Cidade da Praia, 14 Nov (Inforpress) – A coordenadora nacional do Programa de Prevenção da Diabetes, Emília Cristina Monteiro, disse que os últimos dados apontam que a taxa de prevalência para doentes diabéticos em Cabo Verde é de 3,7 por cento (%), na sua maioria com o tipo 2.

Emília Cristina Monteiro fez esta afirmação à Inforpress, no âmbito do Dia Mundial da Prevenção da Diabetes, que se assinala a 14 de Novembro.

Citando o inquérito realizado mesmo antes da pandemia, a responsável informou que a prevalência de diabetes em Cabo Verde é 3,7%, explicando que os dados não modificam muito de acordo com o sexo, mas sim de cada região do País.

A responsável chamou a atenção para os cuidados a ter com a doença, uma vez que grande número de vítimas mortais no arquipélago acontece devido às complicações que a diabete provoca.

“A doença tem matado sobretudo por causa das complicações, com altas taxas de mortalidade”, assinalou.
Neste sentido, avançou que houve grande atenção para os doentes durante o período pandémico, pois tiveram seguimento como todos os doentes crónicos, a abdicação de ir ao hospital, ou apenas em ocasiões que realmente necessitem de cuidados mais intensivos.

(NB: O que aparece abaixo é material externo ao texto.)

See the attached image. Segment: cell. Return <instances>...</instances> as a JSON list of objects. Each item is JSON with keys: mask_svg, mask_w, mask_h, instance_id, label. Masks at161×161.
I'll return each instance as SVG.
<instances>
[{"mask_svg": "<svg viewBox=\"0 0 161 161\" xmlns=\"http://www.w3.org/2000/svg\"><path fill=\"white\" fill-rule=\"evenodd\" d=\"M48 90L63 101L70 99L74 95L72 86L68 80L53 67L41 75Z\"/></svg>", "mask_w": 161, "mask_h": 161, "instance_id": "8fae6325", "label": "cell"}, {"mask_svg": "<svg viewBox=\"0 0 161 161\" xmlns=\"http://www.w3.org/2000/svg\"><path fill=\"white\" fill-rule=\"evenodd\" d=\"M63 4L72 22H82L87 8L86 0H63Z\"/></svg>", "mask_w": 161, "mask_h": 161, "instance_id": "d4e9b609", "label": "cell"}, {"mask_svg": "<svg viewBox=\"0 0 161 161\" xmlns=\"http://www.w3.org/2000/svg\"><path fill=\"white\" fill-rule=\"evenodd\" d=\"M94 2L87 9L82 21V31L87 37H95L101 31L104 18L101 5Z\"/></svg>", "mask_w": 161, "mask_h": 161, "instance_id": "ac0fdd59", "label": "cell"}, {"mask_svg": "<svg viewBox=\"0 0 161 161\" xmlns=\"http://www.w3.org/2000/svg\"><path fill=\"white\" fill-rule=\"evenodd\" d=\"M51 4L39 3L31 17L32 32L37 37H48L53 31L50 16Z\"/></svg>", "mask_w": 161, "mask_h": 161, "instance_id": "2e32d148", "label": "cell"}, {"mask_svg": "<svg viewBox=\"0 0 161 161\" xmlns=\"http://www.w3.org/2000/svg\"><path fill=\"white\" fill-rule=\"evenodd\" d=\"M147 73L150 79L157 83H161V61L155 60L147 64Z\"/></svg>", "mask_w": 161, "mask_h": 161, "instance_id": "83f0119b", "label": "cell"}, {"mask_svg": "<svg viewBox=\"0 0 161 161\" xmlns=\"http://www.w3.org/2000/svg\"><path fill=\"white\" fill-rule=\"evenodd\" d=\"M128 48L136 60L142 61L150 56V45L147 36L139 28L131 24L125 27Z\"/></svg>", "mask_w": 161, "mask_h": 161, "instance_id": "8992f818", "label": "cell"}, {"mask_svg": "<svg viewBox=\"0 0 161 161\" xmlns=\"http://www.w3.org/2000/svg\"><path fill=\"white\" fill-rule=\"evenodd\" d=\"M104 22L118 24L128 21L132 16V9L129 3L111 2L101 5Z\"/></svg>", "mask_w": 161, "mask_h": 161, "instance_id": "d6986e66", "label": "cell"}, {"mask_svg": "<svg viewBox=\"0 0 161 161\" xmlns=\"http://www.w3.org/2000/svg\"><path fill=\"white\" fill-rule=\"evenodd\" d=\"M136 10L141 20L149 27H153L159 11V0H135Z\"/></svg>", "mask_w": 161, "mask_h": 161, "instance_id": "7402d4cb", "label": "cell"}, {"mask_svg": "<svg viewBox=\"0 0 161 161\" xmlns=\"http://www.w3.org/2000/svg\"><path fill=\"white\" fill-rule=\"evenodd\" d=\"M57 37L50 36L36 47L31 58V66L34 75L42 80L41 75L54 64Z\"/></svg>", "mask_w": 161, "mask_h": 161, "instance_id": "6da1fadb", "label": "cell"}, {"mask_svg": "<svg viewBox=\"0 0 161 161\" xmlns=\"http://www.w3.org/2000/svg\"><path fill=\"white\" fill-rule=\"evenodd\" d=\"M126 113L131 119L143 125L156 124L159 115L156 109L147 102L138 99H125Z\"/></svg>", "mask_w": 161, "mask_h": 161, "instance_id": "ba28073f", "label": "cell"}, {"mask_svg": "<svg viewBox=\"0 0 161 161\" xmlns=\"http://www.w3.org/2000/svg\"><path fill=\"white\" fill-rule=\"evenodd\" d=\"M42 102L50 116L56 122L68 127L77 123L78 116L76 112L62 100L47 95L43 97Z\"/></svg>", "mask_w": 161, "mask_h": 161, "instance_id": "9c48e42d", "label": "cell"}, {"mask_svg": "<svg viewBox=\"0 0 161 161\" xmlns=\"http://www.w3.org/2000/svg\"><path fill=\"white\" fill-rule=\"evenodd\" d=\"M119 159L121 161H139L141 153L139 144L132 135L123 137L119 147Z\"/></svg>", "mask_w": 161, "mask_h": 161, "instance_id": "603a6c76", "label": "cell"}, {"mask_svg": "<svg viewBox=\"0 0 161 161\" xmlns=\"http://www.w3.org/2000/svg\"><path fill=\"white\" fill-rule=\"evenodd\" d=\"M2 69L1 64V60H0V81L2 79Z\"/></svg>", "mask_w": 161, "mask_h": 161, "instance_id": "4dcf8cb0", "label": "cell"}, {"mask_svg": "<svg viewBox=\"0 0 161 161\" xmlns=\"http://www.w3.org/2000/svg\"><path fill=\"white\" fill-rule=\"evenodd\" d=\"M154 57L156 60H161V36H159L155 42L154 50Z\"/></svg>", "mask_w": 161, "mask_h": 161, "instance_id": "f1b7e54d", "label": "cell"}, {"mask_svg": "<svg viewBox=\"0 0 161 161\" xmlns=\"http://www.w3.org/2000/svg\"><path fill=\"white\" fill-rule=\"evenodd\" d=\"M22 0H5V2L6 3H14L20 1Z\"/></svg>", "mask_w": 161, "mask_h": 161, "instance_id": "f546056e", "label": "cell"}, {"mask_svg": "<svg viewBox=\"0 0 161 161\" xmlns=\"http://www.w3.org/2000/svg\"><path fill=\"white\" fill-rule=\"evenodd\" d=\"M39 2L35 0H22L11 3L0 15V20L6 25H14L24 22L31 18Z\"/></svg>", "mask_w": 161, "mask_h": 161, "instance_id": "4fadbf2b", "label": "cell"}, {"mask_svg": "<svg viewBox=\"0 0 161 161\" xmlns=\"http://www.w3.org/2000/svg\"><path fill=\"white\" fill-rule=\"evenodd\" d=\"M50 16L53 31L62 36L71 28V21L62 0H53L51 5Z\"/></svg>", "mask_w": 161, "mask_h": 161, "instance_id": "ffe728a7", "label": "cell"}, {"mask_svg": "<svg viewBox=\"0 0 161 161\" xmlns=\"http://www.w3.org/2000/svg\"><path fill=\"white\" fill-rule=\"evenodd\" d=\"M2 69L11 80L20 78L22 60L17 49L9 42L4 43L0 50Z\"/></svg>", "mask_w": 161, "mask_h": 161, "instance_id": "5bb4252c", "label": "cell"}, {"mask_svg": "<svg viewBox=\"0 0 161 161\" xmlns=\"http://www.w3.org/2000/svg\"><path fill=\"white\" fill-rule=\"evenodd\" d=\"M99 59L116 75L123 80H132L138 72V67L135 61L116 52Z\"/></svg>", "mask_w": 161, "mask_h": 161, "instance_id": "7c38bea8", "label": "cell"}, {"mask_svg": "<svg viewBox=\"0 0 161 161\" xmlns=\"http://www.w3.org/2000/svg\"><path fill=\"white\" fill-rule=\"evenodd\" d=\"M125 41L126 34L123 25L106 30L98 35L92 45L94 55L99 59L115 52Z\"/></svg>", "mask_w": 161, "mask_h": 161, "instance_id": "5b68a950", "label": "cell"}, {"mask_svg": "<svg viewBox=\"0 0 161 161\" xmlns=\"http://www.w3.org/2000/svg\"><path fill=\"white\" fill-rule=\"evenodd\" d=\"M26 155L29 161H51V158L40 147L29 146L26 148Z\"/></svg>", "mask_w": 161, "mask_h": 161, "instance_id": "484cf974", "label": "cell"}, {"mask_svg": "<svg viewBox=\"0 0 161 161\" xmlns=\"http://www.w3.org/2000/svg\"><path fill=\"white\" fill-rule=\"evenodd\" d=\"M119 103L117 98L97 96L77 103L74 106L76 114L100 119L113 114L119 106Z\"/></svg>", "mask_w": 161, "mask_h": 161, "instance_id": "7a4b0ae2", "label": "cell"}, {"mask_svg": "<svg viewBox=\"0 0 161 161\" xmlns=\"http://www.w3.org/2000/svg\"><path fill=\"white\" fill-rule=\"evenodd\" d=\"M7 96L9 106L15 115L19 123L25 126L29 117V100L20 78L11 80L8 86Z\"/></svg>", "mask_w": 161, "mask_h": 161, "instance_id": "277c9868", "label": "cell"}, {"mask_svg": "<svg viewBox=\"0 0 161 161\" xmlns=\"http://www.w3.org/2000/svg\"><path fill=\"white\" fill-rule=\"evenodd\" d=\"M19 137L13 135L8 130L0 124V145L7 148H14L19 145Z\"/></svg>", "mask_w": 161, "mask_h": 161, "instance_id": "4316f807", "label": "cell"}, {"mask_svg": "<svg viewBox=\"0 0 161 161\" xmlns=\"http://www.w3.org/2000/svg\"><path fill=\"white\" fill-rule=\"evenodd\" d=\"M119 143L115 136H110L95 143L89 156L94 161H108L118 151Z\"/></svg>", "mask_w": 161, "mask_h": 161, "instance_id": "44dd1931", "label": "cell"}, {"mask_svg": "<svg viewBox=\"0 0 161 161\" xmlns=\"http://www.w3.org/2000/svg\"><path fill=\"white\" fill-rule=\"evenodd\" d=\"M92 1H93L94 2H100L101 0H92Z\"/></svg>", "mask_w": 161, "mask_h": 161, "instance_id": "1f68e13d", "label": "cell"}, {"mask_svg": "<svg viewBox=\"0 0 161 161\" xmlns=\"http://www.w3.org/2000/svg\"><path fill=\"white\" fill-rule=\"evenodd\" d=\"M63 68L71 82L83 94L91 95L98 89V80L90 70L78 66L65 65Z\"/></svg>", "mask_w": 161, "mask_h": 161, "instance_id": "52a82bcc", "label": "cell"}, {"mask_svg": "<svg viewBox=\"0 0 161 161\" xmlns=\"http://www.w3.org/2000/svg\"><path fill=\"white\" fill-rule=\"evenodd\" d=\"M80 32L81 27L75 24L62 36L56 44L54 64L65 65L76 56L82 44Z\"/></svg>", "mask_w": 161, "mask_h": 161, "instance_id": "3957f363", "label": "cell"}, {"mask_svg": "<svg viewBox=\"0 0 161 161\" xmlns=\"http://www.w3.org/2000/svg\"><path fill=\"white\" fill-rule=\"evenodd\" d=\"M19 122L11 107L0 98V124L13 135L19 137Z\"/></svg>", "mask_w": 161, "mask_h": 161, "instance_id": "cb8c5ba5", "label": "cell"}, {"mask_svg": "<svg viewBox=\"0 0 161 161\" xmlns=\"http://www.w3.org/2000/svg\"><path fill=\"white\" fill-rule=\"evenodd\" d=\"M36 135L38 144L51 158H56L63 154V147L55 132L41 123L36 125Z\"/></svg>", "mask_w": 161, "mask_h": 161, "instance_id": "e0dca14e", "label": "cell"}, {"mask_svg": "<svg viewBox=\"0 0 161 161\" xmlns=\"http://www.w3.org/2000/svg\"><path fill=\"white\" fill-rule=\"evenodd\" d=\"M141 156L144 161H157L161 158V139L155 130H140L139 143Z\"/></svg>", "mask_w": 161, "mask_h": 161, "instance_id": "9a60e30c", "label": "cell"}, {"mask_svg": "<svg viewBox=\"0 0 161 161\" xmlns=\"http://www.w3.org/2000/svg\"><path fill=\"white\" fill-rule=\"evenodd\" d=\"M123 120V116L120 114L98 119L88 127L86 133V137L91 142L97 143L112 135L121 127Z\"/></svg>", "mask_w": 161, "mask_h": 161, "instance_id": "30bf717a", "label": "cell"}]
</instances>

Este ano o lema é justamente “Acesso aos cuidados para a diabetes”, porque demasiadas pessoas ainda não têm acesso a meios de diagnóstico, medicamentos e dispositivos de monitorização que possam ajudar na gestão da diabetes.

No entanto, disse, o Ministério da Saúde não tem programado nenhuma actividade especial, mas as estruturas regionais de saúde estão realizando alguns actos de sensibilização, chamando a atenção sobre a taxa de prevalência, como também das medidas preventivas, neste caso a dieta mais saudável e não serem sedentárias.

De acordo com a Organização Mundial da Saúde este ano marca também o centenário da descoberta da insulina em 1921, um feito científico que mudou a vida das pessoas que vivem com diabetes.

Mas cem anos depois desta inovação extremamente importante, a morte prematura de pessoas com diabetes permanece elevada em muitos países africanos, devido ao diagnóstico tardio e à falta de acesso à insulina.

Na Região Africana, mais de 19 milhões de pessoas vivem com diabetes, e prevê-se que este número aumente para 47 milhões até 2025.

A diabetes é uma doença caracterizada pelo excesso de glicose no sangue, que com o envelhecimento da população e o aumento da obesidade, tem provocado aumento de pessoas com a doença.

Existem dois tipos de diabetes: a 1, que surge na infância ou na adolescência e acompanha a pessoa pelo resto da vida e a 2 que aparece com mais frequência em pessoas obesas e sedentárias.

Os sintomas da doença caracterizam-se por exagero no urinar, sensação de sede excessiva, desidratação, fraqueza, cansaço e náuseas.